━━━━━ Stored data

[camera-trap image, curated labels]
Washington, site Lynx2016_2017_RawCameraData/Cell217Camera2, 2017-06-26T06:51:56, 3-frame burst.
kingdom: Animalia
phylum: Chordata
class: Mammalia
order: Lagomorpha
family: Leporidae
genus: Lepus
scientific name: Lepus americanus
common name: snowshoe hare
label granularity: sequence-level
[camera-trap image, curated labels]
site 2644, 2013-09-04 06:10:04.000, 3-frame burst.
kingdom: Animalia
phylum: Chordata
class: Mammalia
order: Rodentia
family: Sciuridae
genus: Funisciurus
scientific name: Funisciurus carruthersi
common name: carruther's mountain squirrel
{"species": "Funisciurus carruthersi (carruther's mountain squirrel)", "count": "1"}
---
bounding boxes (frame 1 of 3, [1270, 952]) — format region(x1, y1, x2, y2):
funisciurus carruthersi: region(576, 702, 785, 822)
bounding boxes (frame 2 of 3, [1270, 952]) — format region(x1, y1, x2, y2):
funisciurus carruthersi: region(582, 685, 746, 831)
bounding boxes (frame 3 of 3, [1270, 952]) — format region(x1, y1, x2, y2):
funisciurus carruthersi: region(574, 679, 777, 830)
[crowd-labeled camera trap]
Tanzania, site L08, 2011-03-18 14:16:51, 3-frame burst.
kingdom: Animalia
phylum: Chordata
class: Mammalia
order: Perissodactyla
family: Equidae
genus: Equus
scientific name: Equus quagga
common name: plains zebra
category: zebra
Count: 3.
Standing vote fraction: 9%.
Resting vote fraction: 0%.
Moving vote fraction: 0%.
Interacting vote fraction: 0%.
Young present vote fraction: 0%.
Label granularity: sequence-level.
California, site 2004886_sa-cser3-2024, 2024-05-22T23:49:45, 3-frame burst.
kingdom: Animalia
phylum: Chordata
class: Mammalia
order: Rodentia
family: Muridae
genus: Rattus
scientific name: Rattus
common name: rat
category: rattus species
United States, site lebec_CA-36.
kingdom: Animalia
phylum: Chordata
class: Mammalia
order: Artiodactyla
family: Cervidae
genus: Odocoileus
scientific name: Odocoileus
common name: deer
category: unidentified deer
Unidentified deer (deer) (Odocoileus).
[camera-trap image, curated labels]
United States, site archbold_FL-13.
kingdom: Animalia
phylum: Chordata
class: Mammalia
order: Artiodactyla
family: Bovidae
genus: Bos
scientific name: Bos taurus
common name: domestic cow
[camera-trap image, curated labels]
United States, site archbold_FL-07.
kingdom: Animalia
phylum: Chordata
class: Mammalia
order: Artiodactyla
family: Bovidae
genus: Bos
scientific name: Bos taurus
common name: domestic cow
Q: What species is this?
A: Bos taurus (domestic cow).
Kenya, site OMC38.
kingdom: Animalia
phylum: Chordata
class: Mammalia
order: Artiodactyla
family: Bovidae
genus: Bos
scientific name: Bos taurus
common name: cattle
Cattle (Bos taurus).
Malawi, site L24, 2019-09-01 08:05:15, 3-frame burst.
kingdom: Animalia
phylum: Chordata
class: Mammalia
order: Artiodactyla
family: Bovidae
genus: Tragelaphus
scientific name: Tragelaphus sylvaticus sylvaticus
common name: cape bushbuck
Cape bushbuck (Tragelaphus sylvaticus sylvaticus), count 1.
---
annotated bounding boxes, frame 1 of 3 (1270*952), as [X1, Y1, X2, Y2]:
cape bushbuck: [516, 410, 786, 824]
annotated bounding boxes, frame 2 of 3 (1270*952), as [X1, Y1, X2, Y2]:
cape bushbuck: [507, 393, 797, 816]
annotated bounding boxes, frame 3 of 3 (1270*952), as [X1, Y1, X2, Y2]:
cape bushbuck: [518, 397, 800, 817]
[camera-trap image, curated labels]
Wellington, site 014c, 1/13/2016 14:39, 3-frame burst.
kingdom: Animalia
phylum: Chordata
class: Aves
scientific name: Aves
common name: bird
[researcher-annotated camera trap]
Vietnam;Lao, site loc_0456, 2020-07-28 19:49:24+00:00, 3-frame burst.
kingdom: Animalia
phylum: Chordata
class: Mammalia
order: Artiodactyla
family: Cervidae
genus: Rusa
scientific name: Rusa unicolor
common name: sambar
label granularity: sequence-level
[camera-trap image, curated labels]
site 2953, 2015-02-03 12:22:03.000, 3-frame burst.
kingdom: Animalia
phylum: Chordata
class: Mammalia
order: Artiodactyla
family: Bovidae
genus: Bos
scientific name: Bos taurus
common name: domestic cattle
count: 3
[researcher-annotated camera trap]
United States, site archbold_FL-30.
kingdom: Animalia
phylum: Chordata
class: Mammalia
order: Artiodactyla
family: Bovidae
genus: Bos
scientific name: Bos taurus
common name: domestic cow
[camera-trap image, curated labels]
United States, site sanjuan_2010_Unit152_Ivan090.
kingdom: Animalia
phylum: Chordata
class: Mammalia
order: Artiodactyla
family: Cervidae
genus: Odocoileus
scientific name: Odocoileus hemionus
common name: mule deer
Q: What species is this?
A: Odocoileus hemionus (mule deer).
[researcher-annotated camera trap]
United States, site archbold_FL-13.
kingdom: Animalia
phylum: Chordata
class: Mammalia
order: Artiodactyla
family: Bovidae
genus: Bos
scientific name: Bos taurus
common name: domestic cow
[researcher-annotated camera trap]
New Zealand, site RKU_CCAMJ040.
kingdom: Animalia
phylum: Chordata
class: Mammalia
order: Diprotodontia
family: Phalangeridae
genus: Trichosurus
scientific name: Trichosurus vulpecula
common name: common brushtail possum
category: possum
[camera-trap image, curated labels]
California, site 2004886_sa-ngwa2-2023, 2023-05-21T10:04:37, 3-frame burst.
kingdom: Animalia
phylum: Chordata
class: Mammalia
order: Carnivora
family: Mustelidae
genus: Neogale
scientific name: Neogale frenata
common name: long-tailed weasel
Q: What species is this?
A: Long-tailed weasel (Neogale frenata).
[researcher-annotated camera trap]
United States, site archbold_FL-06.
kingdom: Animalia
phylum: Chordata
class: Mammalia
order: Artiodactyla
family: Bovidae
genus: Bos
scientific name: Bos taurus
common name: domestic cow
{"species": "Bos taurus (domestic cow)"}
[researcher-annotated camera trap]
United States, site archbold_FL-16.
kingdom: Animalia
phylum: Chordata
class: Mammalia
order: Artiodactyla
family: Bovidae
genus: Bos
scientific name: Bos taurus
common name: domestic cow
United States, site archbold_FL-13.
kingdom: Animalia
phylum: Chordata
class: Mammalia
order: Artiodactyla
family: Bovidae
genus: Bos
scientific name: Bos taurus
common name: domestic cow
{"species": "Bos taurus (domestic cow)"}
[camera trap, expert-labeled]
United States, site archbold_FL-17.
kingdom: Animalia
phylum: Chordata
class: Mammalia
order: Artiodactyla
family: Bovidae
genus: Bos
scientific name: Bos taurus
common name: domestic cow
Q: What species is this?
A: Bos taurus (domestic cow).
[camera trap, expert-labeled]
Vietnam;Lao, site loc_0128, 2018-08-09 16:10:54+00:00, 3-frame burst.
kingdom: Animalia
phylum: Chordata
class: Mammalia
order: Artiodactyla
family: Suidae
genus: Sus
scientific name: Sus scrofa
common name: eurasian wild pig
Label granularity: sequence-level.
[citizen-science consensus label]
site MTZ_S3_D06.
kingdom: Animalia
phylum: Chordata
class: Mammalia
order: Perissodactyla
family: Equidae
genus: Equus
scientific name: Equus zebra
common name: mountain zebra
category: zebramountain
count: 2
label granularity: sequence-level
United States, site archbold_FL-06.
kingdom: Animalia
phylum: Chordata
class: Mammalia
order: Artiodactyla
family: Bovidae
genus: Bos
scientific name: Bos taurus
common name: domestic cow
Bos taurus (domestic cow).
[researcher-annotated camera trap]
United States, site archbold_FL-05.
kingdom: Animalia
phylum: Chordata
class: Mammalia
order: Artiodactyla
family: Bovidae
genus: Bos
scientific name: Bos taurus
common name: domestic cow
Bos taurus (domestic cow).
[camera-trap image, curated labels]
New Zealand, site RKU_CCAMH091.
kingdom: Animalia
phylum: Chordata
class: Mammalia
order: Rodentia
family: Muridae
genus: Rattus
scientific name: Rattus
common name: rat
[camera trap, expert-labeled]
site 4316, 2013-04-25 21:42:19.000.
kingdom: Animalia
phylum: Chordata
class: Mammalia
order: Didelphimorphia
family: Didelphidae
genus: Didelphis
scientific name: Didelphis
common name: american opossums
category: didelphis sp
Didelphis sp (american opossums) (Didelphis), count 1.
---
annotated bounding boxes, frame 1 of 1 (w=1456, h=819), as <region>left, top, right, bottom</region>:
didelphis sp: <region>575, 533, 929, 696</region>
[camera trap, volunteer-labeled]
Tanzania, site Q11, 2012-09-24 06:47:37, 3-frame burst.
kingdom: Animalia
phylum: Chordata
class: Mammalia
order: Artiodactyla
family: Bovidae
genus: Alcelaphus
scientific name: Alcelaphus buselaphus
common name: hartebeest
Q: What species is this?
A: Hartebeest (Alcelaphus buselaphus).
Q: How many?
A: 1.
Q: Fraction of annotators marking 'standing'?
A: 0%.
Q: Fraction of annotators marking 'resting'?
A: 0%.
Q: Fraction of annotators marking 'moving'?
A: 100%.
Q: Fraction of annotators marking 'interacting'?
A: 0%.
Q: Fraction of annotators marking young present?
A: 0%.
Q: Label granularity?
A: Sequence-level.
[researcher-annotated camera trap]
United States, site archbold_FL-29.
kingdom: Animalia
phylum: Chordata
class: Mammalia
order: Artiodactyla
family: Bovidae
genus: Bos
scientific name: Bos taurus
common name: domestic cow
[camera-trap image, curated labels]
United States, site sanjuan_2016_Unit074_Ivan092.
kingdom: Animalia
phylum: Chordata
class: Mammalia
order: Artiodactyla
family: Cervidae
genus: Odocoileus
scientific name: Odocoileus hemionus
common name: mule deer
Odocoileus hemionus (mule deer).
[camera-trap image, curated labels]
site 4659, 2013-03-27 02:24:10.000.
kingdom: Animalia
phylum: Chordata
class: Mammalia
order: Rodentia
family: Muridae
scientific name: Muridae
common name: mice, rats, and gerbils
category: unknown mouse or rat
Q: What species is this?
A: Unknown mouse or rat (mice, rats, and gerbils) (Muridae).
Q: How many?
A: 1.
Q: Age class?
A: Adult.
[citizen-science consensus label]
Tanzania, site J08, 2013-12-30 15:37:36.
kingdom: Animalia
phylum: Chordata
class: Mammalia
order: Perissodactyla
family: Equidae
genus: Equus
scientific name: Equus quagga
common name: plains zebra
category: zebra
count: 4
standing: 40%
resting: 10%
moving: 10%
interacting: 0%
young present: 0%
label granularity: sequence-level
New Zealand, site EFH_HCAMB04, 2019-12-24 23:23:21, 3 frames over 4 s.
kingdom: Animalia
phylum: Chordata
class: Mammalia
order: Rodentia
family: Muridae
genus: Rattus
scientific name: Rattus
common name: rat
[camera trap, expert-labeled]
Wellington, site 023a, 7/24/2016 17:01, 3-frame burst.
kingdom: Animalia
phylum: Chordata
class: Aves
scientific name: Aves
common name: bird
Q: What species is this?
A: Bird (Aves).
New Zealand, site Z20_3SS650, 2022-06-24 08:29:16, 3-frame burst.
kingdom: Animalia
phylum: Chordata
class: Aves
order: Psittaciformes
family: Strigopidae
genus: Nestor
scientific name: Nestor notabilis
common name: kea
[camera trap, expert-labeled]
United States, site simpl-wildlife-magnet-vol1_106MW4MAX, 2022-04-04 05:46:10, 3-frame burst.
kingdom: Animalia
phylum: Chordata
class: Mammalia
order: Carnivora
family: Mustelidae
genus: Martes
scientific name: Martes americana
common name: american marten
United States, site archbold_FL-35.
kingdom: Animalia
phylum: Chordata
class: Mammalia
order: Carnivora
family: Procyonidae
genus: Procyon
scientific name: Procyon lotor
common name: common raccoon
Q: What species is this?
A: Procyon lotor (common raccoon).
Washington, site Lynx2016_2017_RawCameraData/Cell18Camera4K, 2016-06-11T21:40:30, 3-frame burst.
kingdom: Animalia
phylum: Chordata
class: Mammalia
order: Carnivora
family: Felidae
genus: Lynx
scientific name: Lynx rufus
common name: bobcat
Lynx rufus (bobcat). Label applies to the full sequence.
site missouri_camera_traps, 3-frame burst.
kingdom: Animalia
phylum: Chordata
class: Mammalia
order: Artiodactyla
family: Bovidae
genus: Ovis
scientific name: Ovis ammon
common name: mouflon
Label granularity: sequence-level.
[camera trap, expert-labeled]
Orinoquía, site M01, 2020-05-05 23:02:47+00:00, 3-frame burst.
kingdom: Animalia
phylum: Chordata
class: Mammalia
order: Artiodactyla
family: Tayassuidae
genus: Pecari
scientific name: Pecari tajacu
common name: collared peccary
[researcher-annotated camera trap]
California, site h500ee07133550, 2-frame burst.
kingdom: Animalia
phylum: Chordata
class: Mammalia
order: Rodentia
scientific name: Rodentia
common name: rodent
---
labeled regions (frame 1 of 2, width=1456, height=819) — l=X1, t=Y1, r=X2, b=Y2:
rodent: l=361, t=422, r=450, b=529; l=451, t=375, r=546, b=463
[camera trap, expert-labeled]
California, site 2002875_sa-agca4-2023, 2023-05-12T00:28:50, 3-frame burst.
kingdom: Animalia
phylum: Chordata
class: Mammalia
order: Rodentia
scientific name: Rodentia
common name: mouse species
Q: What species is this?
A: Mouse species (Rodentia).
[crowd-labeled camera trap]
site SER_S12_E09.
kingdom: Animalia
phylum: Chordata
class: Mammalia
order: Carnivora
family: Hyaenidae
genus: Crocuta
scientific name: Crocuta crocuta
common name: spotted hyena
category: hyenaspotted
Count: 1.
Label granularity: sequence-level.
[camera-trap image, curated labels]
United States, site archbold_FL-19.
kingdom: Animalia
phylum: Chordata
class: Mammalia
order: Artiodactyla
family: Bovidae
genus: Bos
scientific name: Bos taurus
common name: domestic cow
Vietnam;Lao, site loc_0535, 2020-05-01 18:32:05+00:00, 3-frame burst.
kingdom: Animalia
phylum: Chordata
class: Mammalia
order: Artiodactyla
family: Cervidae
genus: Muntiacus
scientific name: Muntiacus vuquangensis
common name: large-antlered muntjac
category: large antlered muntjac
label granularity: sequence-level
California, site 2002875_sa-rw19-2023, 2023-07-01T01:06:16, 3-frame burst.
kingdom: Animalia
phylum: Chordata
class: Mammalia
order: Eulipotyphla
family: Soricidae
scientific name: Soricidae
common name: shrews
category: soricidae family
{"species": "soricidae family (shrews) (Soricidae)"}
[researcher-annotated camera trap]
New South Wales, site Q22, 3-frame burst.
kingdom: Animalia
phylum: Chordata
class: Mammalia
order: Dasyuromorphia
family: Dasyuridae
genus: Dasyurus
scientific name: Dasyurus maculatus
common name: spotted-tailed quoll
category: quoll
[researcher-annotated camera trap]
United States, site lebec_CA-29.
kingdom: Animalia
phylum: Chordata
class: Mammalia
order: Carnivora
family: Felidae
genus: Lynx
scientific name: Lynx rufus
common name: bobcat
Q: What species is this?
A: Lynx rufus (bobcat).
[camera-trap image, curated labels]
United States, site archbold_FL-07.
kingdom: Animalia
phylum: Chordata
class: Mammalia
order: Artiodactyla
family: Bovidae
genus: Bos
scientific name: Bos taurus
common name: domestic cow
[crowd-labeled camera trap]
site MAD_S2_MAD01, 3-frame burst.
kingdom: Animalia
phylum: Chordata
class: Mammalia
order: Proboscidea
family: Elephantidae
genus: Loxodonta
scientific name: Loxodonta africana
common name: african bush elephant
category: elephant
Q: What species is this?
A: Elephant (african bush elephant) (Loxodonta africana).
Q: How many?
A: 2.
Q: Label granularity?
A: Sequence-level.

━━━━━━━━━━

State only the number of lines above that contain the word "marking".

5